Exercise passage:
In Proposition 0.16 of Hatcher's Algebraic Topology, Hatcher claims that $ X^n \times I $ is obtained from $ (X^n \times \{0\}) \cup ((X^{n-1} \cup A^n) \times I) $ via attaching copies of $D^n \times I$ along $ (D^n \times \{0\}) \cup (\partial D^n \times I) $.
Why is this the case? In particular, how does this arise from the attachment maps $ \varphi_\alpha : S^{n-1} \to X^{n-1} $ used to attach $ D^n_\alpha $ to $ X^{n-1} $?
I see how to deformation retract $ D^n \times I $ onto $ (D^n \times \{0\}) \cup (\partial D^n \times I) $.

(Data drawn from a collection)
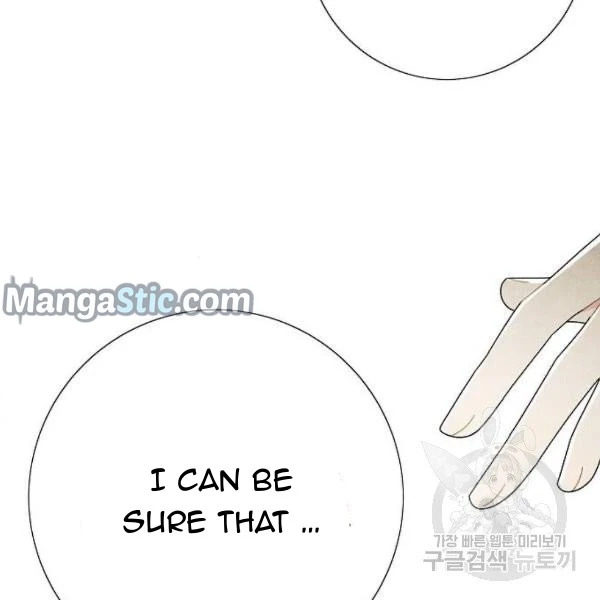 I Stole The Male Lead’s First Night Chapter 64 - Page 108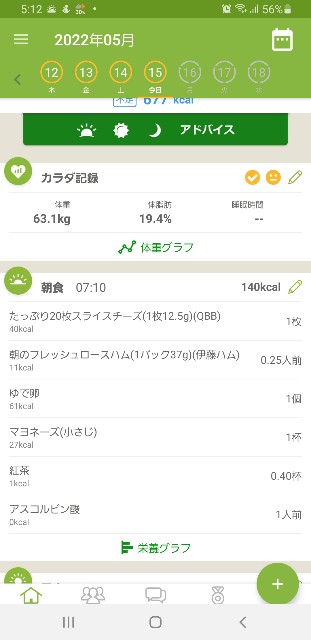 f:id:fopyokoyama:20220515171310j:image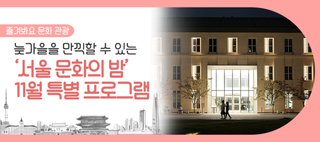 서울 문화의 밤, 가을 버스킹부터 북토크까지! 프로그램과 운영 시간은?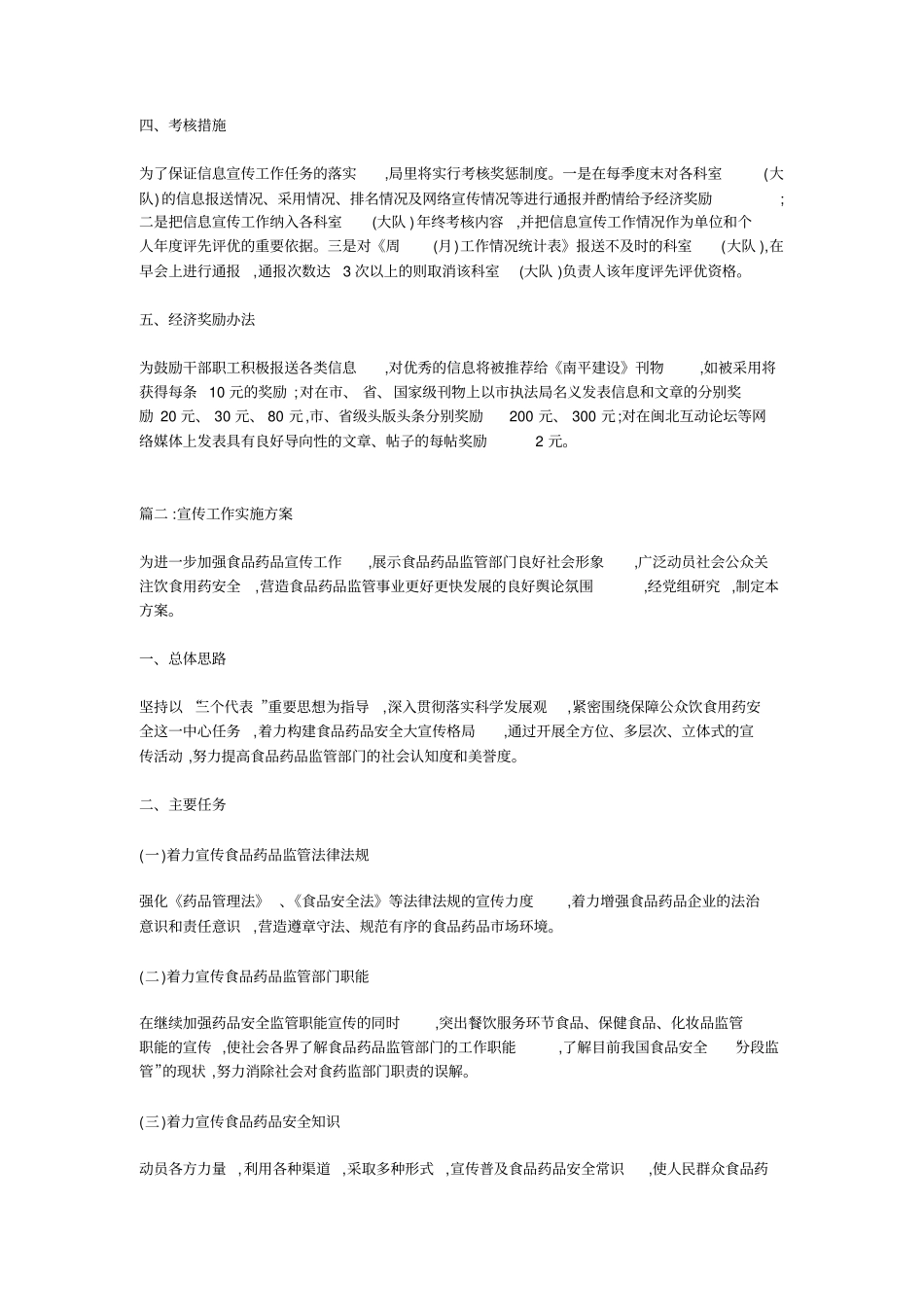 宣传工作实施方案_第3页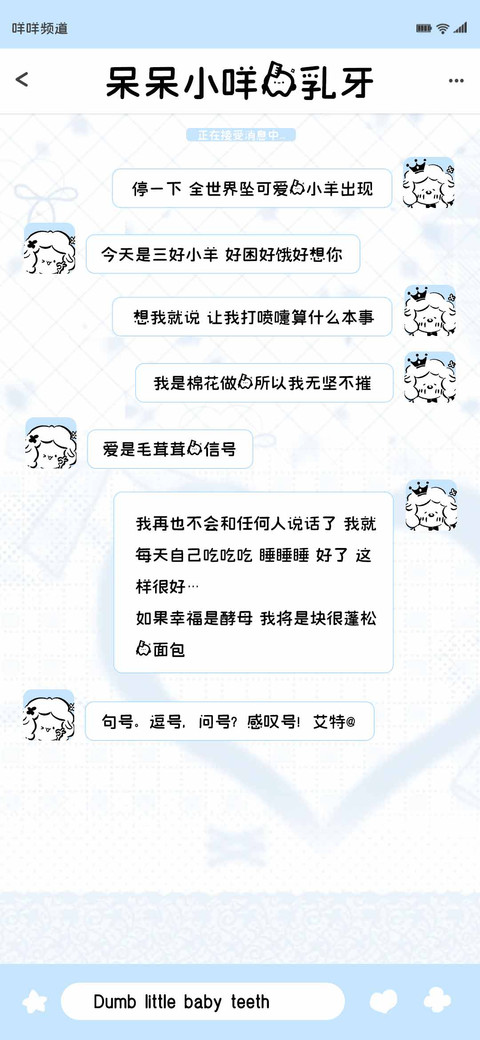 呆呆小咩的乳牙 preview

Problems to work on:
[1] Please explain in one to three sentences how the post about Hatcher's Proposition 0.16 says $X^n \times I$ is built from $(X^n \times \{0\}) \cup ((X^{n-1} \cup A^n) \times I)$.
[2] Extend the post about Hatcher's Proposition 0.16, picking up right after its final sentence.

Numbered answers:
[1] According to Hatcher's claim as the post reports it, $X^n \times I$ arises from $(X^n \times \{0\}) \cup ((X^{n-1} \cup A^n) \times I)$ by attaching copies of $D^n \times I$. Each copy is attached along $(D^n \times \{0\}) \cup (\partial D^n \times I)$.

[2]
I guess what I fail to see is more than a mere intuitive picture of gluing in the ''cylinder'' $ D^n \times I $ by: 1) Gluing the ''bottom'' of this ''cylinder'' to $ D^n \times \{0\} \subset X^n \times \{0\} $, 2) Gluing the ''sides'' of this ''cylinder'' to $ X^{n-1} \times I $ via use of $ \varphi_\alpha \times \text{id}_I $.
I suspect my intuition here is correct, but would really like to formalize it.